Dataset records:
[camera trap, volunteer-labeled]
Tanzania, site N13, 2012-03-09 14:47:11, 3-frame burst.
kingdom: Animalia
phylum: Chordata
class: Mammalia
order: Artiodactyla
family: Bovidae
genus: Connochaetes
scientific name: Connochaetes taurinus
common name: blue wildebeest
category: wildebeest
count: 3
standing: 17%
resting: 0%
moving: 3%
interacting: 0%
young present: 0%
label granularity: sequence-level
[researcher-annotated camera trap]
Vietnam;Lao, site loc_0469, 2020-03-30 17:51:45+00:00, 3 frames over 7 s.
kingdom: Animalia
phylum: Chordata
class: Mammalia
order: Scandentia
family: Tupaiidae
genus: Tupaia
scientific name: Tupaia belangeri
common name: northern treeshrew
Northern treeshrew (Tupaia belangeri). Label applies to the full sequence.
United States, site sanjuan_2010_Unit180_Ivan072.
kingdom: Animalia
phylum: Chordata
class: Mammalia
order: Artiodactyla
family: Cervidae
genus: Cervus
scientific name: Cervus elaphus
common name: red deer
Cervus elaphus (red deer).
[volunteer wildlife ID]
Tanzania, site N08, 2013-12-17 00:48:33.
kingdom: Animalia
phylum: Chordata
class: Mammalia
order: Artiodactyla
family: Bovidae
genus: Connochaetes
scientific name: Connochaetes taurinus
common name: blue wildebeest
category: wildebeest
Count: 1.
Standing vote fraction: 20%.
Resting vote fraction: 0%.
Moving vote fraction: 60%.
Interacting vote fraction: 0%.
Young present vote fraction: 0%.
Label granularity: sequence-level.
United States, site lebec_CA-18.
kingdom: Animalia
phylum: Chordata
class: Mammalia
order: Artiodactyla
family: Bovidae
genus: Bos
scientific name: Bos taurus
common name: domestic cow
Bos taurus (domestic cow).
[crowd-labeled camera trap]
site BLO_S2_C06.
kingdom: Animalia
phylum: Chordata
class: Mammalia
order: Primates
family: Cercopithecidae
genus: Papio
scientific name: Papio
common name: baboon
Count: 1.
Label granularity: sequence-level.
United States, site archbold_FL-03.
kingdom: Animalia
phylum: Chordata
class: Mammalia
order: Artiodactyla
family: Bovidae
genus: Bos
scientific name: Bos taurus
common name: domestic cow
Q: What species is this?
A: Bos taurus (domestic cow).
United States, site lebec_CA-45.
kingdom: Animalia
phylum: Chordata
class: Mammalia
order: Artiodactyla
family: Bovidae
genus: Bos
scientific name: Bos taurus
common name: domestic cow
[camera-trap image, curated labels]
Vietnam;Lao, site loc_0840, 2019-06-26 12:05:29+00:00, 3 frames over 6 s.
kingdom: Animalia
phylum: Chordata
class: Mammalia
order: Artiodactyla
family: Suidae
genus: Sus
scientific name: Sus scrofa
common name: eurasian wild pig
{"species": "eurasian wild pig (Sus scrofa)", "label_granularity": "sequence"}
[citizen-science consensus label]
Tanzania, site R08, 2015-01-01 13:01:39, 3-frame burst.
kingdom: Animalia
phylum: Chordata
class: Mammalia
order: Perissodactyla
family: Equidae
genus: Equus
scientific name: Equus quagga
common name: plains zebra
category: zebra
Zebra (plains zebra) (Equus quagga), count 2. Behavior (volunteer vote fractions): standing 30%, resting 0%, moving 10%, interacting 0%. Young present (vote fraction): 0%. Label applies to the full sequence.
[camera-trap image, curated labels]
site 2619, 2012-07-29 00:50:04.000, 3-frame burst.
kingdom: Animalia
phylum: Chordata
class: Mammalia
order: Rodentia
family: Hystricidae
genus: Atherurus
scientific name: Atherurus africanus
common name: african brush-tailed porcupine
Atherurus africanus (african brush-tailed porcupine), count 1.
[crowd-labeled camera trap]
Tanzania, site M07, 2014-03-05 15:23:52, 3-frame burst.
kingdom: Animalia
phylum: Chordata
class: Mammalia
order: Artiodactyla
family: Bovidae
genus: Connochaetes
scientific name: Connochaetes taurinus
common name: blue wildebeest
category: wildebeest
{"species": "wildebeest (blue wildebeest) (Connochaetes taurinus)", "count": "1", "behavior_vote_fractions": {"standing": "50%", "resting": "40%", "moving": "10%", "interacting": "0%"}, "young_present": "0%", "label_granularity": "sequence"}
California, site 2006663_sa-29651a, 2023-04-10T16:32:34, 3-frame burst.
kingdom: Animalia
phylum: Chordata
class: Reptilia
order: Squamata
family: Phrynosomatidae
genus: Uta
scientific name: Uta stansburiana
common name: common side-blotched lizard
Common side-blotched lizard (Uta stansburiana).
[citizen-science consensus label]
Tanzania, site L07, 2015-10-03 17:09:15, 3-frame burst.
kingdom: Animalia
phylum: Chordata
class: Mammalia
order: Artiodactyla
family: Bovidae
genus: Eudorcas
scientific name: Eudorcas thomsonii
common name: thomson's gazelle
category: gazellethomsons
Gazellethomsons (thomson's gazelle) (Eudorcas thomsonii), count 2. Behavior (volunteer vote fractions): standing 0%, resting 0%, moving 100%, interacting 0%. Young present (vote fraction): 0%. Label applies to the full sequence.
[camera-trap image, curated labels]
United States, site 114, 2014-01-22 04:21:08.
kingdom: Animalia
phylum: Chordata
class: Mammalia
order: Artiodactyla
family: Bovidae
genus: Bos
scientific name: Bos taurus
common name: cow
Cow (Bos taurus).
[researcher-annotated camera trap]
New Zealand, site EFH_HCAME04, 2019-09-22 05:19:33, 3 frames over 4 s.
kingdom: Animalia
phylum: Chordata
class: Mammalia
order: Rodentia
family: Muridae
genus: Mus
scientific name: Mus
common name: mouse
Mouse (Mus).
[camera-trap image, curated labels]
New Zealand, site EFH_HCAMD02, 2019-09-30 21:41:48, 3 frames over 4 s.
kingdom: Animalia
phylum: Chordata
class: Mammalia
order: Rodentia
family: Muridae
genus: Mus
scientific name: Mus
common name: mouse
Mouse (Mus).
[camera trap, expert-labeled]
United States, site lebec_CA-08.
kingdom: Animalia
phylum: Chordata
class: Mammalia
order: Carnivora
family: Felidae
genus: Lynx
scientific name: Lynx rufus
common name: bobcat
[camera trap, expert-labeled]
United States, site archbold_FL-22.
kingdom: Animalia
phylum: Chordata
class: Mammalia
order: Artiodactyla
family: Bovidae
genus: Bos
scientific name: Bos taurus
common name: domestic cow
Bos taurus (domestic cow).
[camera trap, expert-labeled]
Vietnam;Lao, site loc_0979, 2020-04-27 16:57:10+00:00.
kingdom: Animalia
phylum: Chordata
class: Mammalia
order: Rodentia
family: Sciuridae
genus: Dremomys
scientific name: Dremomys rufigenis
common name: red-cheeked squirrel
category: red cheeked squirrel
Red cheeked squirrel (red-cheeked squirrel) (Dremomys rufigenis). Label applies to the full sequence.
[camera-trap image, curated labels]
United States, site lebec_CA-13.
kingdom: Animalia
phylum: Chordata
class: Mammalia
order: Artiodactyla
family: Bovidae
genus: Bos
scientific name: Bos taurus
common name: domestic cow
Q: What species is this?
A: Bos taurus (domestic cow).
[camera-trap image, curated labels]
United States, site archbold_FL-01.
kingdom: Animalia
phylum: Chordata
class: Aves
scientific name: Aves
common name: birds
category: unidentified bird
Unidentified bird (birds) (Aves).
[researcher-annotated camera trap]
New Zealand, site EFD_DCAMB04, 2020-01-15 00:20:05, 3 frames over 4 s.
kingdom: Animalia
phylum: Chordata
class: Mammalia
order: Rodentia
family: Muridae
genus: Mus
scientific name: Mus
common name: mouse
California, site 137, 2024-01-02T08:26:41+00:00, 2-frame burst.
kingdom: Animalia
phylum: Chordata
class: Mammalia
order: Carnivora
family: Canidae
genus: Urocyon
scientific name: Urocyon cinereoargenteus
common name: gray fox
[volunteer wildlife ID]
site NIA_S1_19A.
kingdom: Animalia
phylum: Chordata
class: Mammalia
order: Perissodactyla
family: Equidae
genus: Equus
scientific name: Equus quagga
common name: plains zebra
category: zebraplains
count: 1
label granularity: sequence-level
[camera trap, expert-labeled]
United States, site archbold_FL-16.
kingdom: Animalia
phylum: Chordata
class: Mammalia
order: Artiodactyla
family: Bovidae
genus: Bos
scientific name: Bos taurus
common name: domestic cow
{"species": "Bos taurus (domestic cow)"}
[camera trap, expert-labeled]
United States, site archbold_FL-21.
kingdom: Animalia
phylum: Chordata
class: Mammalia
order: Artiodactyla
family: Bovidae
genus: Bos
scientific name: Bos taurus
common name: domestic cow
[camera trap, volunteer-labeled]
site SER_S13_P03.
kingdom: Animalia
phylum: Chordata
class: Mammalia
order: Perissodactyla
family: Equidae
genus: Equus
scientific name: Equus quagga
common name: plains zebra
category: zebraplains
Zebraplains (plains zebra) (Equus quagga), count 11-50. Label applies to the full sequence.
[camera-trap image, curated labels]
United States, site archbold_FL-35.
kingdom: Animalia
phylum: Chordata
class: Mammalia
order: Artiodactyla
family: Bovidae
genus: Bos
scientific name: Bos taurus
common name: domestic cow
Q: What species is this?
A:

:: Requirement ::
Across the data, pull every line containing the string "Tanzania".

:: Your response ::
Tanzania, site N13, 2012-03-09 14:47:11, 3-frame burst.
Tanzania, site N08, 2013-12-17 00:48:33.
Tanzania, site R08, 2015-01-01 13:01:39, 3-frame burst.
Tanzania, site M07, 2014-03-05 15:23:52, 3-frame burst.
Tanzania, site L07, 2015-10-03 17:09:15, 3-frame burst.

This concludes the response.